(...) dia a dia se aumentam os roubos, incêndios, assassinatos perpetrados pelos quilombolas, que ousada e astuciosamente têm aterrado os pacíficos moradores da serra dos Tapes e feito abandonar casas e lavouras, tendo-se já perdido muitas colheitas de milho e feijão, que infalivelmente farão falta considerável no consumo da população desse município; e apesar das diligências de dois inspetores de quarteirão da dita Serra, mediante as ordens do respectivo juiz de paz, que tem mandado algumas partidas de gente armada a concluir com semelhantes salteadores, apenas se pode conseguir a tomadia de uma rapariga liberta, que os quilombolas haviam roubado de casa de seu pai, matando a este, nos Potreiros de São Lourenço; e de três escravas que haviam roubado de outras casas, ficando um dos ditos quilombolas morto nesse ataque, e os mais conseguiram escapar-se, entranhando-se pelos matos, talvez por não ser esta empresa determinada como devia: poucos dias depois, apareceram os mesmos quilombolas em alguns lugares, cometendo atentados, chegando a sua ousadia a virem, uma noite, perto desta vila, onde roubaram uma taberna e atacaram uma olaria, cujo capataz ficou gravemente ferido; e há cinco dias mataram um homem casado e com família; e feriram outro, que o acompanhava, isto a pouco mais de duas léguas de distância desta vila, ficando o morto na estrada com a cabeça separada do corpo. Por todos estes motivos, a Câmara, para animar as pessoas que em diferentes partidas andam na diligência de prenderem ou extinguir, na forma da lei, tais malévolos, tem prometido gratificar, com a quantia de quatrocentos mil-réis, a prisão ou extinção do chefe dos ditos quilombolas, Manoel Padeiro, e com duzentos mil-réis por cada um dos nove companheiros daquele facinoroso (...)

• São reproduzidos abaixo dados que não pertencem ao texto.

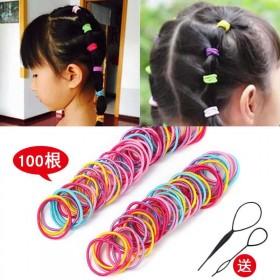 儿童橡皮筋不伤发圈宝宝头绳韩版彩色可爱小女孩发夹发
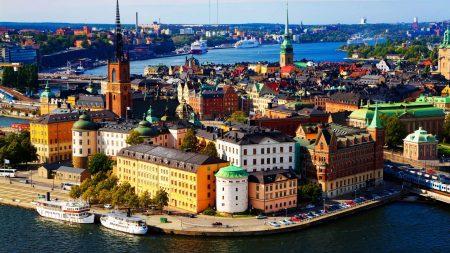 Островной город Стокгольм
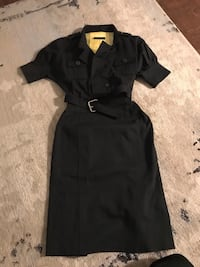 Disqared authentic brand new dress size 40 europ. Toronto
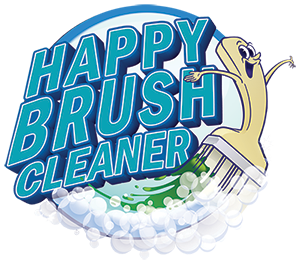 Happy Brush Cleaner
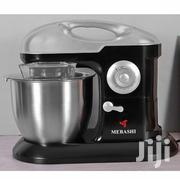 Mabashi Stand Mixer | Kitchen Appliances for sale in Dar es Salaam, Ilala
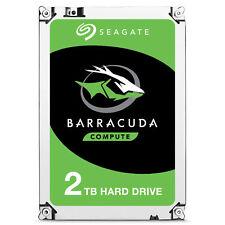 "2TB Seagate Barracuda Serial ATA III 3.5"" 7200RPM 256MB Cache Internal HardDrive"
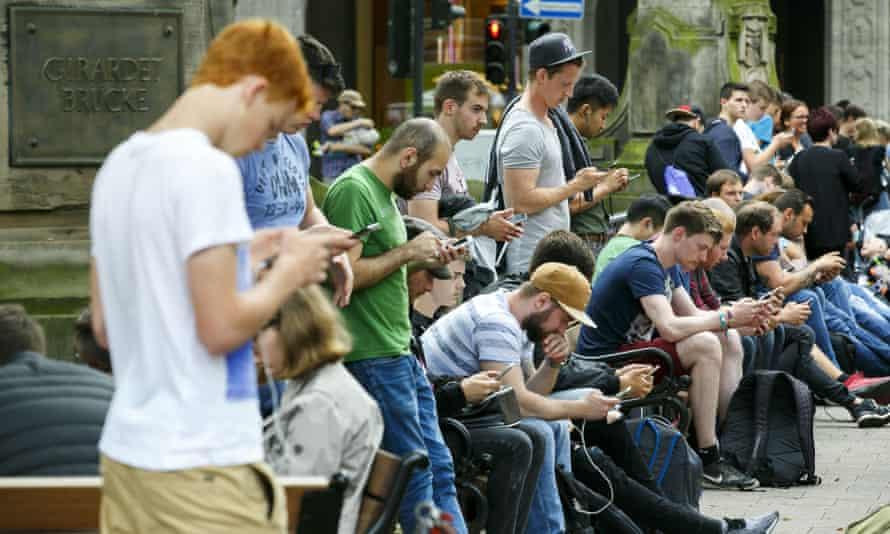 Pokémon Go gamers, Dusseldorf, Germany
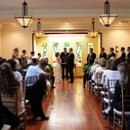 130x130 sq 1195169298484 indoorceremony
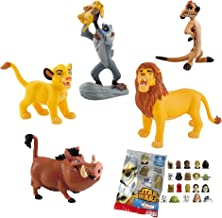Lote 5 Figuras Comansi EL Rey Leon. Simba Cachorro - Simba Adulto - Timón - Pumba - Rafiki + Regalo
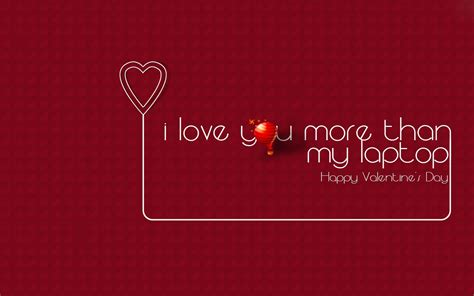 valentine day quote best valentine day quote wallpaper iphone wallpaper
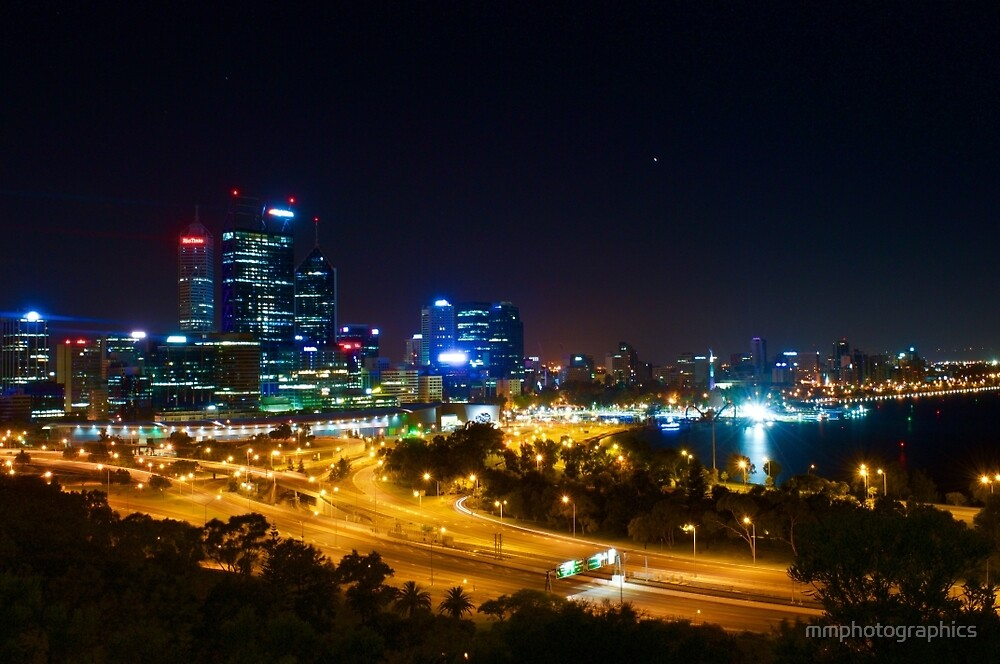 Perth City from Kings Park by mmphotographics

No mês seguinte, em 17 de agosto, a Câmara decidia, em poder dos fundos fornecidos pela presidência, e após haverem alcançado algumas vitórias sobre os quilombolas:
(...) aberta a sessão, às dez horas da manhã, depois de se haver conferenciado com o juiz de paz do terceiro distrito, Boaventura Inácio Barcellos, sobre as providências que se precisam dar para a extinção dos quilombos da serra dos Tapes, foi deliberado, por unanimidade de votos, que o dito juiz de paz determinaria haver efetivamente uma partida de sete homens e um comandante, na diligência de prenderem ou extinguirem, na forma da Lei, os ditos criminosos quilombolas, vencendo diariamente o comandante 1280 réis, e os camaradas 640 réis cada um, além da gratificação que terá a partida para prender ou extinguir os quilombolas, a saber, pela cabeça dos ditos malfeitores, Manoel Padeiro 400$000 réis, e de cada um dos seis companheiros do dito cabeça, 100$000 réis; que finalmente, se ordenasse ao procurador desta câmara a entrega de quantia de 300$00 réis ao referido juiz de paz, para as despesas da dita partida, dando ele conta final para se fazerem os competentes assentos.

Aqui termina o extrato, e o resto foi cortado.